Alle hatten von zu Hause aus den Werkzeugkästen ihrer Väter alles an Werkzeugen zusammengeklaubt, das sie hier dringend benötigten. So gerüstet konnten sie endlich ihre Hütte fertigstellen. Das Dach musste noch mit Dachpappe bedeckt werden, um das Ganze regensicher zu machen. Die Pappe hatten sie sich von den abgebrochenen Baracken zusammengesucht. Die Stücke waren noch einigermaßen in Ordnung und waren daher gut zu gebrauchen.
»Ihr müsst die Dachpappe glattziehen und dann aufeinander nageln. Dann kommt kein Regen durch«, wies Justus seine Mitarbeiter an. Fleißiges Hämmern und Sägen hallte über das Grundstück, bis mitten im Arbeitseifer einer von ihnen ein paar Mitglieder aus der Neumann-Bande erspähte. Vorsichtig kamen diese Strolche um die Straßenecke geschlichen.
»Hee, seht mal, da kommt der Neumann mit seinen Gorillas.«
Im Nu ließen einige ihre Werkzeuge fallen und eilten den Störenfrieden entgegen, um sie von ihrem Territorium fernzuhalten. Schnell entwickelte sich aus einem ersten Wortgefecht eine wüste Beschimpfung. Die Neumänner nahmen Reißaus, und Justus rannte mit seinen Leuten hinterher.
Mit Gebrüll ging die wilde Verfolgungsjagd quer über die nicht ungefährliche Hauptstraße hinein in eine enge Seitenstraße. Hier standen die Häuser so dicht beieinander, dass die Bewohner sich gegenseitig auf den Küchentisch sehen konnten. Zwei ältere Frauen lehnten auf Kissen in ihren Fenstern und schrien ihnen hinterher: »Wat mat ihr do, ihr Pänz?«
In der nächsten Straße waren die Gegner zu Hause, nur noch um eine Ecke. Im nächsten Moment waren die Neumänner auch schon in ihrer Toreinfahrt verschwunden. Die Jagd hatte ein jähes Ende.

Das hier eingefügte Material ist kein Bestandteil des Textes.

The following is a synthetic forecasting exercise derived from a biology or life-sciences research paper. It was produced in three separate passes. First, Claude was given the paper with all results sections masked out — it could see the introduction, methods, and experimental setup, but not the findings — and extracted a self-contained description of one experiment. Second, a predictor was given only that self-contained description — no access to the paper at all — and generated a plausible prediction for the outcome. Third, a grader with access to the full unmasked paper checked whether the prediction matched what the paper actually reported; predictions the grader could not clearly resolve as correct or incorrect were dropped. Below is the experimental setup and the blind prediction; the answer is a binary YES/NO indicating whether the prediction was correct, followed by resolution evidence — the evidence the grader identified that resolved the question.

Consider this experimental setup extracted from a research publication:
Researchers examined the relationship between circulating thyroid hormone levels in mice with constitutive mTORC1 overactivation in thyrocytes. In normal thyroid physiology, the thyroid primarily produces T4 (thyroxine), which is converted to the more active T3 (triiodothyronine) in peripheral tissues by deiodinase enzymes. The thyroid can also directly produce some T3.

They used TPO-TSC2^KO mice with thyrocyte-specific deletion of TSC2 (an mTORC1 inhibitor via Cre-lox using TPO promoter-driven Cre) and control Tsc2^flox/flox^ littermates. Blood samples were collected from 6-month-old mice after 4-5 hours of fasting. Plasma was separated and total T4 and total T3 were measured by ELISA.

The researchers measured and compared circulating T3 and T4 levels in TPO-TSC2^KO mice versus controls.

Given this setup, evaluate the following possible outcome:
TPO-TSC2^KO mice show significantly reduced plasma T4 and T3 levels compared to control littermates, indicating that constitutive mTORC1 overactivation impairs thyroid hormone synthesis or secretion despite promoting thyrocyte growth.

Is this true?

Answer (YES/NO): NO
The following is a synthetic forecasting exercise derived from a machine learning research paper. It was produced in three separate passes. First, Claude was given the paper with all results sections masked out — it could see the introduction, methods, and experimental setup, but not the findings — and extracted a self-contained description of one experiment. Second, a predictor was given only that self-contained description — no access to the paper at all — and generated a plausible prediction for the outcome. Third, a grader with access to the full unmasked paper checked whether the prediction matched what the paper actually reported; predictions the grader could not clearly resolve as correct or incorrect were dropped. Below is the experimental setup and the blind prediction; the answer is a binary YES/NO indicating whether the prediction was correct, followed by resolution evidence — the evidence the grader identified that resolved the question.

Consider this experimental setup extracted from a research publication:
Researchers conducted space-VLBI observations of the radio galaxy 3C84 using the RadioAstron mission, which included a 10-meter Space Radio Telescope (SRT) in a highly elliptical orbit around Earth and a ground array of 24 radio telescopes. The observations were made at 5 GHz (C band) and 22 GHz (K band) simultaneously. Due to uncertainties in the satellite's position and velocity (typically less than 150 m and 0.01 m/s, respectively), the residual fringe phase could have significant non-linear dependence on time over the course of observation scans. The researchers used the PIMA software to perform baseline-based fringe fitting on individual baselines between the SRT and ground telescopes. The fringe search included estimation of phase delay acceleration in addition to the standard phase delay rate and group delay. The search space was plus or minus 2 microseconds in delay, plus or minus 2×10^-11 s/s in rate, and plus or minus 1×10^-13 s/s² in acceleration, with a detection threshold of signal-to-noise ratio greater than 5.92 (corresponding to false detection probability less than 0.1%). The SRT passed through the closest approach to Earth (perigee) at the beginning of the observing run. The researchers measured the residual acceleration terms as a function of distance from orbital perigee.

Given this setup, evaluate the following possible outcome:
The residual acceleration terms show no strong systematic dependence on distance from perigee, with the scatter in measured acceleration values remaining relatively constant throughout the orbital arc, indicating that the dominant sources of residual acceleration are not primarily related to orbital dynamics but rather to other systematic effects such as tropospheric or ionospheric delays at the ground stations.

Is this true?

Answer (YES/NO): NO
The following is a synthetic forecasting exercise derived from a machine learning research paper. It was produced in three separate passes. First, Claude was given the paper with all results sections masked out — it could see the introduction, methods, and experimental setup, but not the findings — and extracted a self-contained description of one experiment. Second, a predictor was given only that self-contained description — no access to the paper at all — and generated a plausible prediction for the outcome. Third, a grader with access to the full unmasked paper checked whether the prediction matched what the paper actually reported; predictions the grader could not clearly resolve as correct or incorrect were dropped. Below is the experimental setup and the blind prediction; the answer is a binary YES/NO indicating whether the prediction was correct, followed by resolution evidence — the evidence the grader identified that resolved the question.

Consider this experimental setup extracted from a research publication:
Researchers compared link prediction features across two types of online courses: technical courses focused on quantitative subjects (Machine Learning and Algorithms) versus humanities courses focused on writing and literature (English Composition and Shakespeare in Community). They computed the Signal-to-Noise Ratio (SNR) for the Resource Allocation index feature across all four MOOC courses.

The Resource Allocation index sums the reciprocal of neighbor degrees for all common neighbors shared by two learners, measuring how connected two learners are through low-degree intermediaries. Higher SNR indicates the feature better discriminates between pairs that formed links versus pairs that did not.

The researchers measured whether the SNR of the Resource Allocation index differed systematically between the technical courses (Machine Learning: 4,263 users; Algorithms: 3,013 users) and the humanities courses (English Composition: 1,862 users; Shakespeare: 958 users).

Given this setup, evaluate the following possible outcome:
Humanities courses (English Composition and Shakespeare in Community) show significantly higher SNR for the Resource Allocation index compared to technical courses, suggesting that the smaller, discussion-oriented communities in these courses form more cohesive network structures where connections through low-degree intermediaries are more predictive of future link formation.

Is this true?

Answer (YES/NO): NO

»Fast hätten wir sie gehabt«, japste Justus.
»Mann, immer kommen diese hirnlosen Blödmänner und wollen alles zerstören«, stieß Pauline keuchend hervor. Wütend stemmte sie ihre Fäuste in die Seiten und blickte auf die Toreinfahrt, durch die ihre Gegner gerade entwischt waren.
»Wir müssen uns einen besseren Schutz für unsere Hütte ausdenken. Am besten postieren wir Wachen während der Ferien.«
So vergingen die ersten Ferientage. Über Nacht tüftelte Justus an einem sicheren Verteidigungsplan und stellte ihn seinen Leuten in einem Kriegsrat vor. Eine Art Verteidigungsring musste her, rund um die Hütte, am besten bestehend aus großen Steinen.
Zusammen mit seinem Freund Gerri machte sich Justus auf, um welche von einem Abbruchgrundstück ganz in der Nähe zu besorgen. Hier hatten ebenfalls Steinbaracken gestanden.
Die Steine lagen in großen Geröllbergen herum. Man brauchte sich nur zu bedienen. Trotzdem galt es nicht erwischt zu werden. Man konnte nie wissen, ob jemand sie des Diebstahls bezichtigen und anzeigen würde.
Justus kannte sich hier gut aus. Die ehemaligen Wege waren zwar verschüttet durch die Mauerreste, dafür gab es aber viele Trampelpfade, die sie benutzen konnten. Sie führten über Stock und Stein, und wenn sie nicht aufpassten, konnten sie sich leicht an den scharfen Steinkanten verletzen. Justus und Gerri umrundeten geschickt die gefährlichen Stellen. Schnell kamen sie an den Platz, wo sie die besten Steine für ihr Vorhaben finden konnten.
Bald hatten sie eine erste Schubkarrenladung voll und schoben sie mit vereinten Kräften zufrieden zurück auf ihr Grundstück. Allerdings brauchte es noch ein paar weitere Ladungen, um eine wehrhafte Mauer zu erstellen.